• **Work order**
In the listing that follows, count each line containing the string "Ozone" and report only the count.

• **Material for this exercise**
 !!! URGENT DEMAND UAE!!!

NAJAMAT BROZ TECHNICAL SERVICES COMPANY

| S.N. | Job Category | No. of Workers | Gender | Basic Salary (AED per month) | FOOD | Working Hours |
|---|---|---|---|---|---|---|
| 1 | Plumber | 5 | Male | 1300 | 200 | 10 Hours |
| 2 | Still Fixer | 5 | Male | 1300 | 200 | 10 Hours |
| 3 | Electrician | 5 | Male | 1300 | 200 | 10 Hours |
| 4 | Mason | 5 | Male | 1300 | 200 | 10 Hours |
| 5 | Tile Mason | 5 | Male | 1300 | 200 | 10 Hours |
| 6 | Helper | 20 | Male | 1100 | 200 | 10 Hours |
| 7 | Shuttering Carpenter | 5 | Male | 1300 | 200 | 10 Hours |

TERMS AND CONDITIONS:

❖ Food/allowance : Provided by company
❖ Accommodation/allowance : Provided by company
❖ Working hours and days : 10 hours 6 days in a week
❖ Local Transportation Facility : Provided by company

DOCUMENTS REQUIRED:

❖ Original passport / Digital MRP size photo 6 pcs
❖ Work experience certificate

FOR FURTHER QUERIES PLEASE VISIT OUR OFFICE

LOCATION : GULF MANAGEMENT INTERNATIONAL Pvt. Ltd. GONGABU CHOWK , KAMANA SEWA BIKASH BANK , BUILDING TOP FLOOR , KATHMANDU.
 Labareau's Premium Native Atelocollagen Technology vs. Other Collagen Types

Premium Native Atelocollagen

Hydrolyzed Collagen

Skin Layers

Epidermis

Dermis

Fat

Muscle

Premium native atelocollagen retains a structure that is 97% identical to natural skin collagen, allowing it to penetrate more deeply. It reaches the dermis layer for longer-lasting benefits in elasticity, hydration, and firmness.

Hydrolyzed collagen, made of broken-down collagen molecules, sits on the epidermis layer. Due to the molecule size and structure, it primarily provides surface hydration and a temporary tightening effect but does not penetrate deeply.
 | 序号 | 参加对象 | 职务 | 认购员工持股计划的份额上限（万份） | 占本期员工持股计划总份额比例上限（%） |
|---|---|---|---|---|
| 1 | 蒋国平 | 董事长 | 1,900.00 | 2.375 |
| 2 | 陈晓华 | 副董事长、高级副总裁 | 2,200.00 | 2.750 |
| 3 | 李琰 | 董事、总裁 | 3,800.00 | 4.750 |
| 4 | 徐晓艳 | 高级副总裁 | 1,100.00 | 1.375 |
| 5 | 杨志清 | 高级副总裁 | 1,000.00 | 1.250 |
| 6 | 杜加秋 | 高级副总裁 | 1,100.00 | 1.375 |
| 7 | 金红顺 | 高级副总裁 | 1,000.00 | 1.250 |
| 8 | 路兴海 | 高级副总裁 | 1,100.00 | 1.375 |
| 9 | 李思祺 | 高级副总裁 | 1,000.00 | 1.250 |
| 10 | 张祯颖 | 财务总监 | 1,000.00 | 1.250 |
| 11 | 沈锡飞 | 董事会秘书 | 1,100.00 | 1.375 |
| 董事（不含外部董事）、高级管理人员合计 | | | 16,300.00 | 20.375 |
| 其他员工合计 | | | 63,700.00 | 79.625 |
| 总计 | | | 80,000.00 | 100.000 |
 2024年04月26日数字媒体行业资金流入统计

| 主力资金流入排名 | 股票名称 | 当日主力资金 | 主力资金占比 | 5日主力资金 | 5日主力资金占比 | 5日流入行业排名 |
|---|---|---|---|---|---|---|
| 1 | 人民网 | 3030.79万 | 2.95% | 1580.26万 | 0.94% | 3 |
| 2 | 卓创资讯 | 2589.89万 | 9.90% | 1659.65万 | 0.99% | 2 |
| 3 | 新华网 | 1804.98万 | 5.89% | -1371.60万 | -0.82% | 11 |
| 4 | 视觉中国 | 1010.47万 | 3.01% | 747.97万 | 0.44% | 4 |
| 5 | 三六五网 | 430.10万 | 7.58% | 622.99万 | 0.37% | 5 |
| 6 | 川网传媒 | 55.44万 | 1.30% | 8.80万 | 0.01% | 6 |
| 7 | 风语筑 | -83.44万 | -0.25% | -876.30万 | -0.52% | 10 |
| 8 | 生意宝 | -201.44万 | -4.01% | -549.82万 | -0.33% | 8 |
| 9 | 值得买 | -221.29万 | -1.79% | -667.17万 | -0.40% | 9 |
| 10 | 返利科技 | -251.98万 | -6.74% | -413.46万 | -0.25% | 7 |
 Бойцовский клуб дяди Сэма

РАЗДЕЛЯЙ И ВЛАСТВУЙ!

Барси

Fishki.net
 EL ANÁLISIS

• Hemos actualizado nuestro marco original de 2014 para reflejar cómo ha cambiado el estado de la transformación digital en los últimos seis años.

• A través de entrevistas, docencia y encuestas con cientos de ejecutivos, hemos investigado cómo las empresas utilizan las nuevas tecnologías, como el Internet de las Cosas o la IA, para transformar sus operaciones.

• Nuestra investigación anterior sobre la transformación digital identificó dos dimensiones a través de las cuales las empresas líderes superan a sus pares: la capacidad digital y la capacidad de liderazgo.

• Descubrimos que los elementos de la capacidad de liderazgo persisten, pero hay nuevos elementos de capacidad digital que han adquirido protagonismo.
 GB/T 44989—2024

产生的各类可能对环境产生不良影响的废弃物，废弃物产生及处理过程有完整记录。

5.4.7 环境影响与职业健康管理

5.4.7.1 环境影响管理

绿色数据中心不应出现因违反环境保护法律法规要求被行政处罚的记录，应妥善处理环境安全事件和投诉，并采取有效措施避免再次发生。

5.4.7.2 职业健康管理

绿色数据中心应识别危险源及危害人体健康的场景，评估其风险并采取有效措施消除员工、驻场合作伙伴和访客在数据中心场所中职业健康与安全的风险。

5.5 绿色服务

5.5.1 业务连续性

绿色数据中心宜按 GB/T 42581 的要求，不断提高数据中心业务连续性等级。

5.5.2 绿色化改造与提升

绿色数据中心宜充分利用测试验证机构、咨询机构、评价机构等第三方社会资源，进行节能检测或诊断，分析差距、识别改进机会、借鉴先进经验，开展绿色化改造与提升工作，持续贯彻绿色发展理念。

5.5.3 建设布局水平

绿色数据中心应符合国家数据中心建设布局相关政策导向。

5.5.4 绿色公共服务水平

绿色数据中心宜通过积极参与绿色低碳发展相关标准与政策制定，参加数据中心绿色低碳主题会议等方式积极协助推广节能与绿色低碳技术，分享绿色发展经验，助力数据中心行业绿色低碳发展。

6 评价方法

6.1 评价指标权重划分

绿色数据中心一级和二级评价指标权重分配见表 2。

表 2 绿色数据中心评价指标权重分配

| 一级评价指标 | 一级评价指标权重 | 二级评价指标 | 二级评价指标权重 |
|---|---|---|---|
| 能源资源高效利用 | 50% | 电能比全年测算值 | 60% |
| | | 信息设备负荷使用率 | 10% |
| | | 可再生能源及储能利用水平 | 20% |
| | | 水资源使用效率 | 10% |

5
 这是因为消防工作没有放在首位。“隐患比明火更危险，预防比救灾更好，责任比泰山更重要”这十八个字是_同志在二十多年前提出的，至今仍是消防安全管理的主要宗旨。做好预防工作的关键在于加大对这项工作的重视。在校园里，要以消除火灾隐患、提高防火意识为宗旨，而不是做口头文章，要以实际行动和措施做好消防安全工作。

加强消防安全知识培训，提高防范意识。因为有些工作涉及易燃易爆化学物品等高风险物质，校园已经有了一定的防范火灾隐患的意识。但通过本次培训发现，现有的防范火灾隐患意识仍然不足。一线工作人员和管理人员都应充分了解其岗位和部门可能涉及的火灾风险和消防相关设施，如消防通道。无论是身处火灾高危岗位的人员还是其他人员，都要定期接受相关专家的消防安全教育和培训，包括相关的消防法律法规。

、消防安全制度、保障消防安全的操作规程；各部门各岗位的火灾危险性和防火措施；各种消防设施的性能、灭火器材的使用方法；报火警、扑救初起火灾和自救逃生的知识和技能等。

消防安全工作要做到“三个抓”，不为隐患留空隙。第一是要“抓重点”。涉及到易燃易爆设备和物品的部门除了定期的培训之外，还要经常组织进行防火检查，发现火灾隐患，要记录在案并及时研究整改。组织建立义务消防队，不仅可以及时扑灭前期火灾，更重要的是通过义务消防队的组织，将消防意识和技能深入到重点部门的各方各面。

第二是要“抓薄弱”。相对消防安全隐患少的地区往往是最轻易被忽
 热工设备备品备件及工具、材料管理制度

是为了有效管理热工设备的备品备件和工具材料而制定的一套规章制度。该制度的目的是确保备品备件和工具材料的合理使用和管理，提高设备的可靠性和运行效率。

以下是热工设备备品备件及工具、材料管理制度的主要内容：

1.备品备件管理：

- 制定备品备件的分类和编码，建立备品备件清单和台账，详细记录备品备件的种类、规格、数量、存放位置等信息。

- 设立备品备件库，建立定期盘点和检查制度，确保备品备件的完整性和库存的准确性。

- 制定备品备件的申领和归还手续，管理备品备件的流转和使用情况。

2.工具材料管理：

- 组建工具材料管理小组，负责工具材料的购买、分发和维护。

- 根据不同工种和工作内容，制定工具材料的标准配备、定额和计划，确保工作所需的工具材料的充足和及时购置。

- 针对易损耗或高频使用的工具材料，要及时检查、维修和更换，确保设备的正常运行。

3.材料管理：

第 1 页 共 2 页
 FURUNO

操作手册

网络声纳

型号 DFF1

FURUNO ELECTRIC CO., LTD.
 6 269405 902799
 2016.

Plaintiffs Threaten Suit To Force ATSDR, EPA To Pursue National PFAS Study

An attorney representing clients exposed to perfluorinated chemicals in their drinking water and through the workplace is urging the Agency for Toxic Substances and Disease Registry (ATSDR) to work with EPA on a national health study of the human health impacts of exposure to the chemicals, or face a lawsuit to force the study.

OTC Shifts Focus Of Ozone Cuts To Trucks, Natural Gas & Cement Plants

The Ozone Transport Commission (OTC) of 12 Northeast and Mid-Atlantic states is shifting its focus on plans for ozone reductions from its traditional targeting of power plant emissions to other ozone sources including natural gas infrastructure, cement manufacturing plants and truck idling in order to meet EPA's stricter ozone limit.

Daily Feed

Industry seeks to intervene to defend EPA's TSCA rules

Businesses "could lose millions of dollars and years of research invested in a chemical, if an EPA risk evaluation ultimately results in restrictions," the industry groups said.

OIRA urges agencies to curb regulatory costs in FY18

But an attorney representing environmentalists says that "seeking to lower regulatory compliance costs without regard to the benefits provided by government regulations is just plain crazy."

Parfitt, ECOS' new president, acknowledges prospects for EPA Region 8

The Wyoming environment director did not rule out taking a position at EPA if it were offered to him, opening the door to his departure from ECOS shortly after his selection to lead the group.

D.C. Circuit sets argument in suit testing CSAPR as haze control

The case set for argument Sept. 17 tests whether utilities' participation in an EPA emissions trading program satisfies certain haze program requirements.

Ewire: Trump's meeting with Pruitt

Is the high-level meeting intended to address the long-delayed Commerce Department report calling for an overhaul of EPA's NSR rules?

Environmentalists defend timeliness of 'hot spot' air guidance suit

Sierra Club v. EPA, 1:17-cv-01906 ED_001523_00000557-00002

• **Result for this task**
2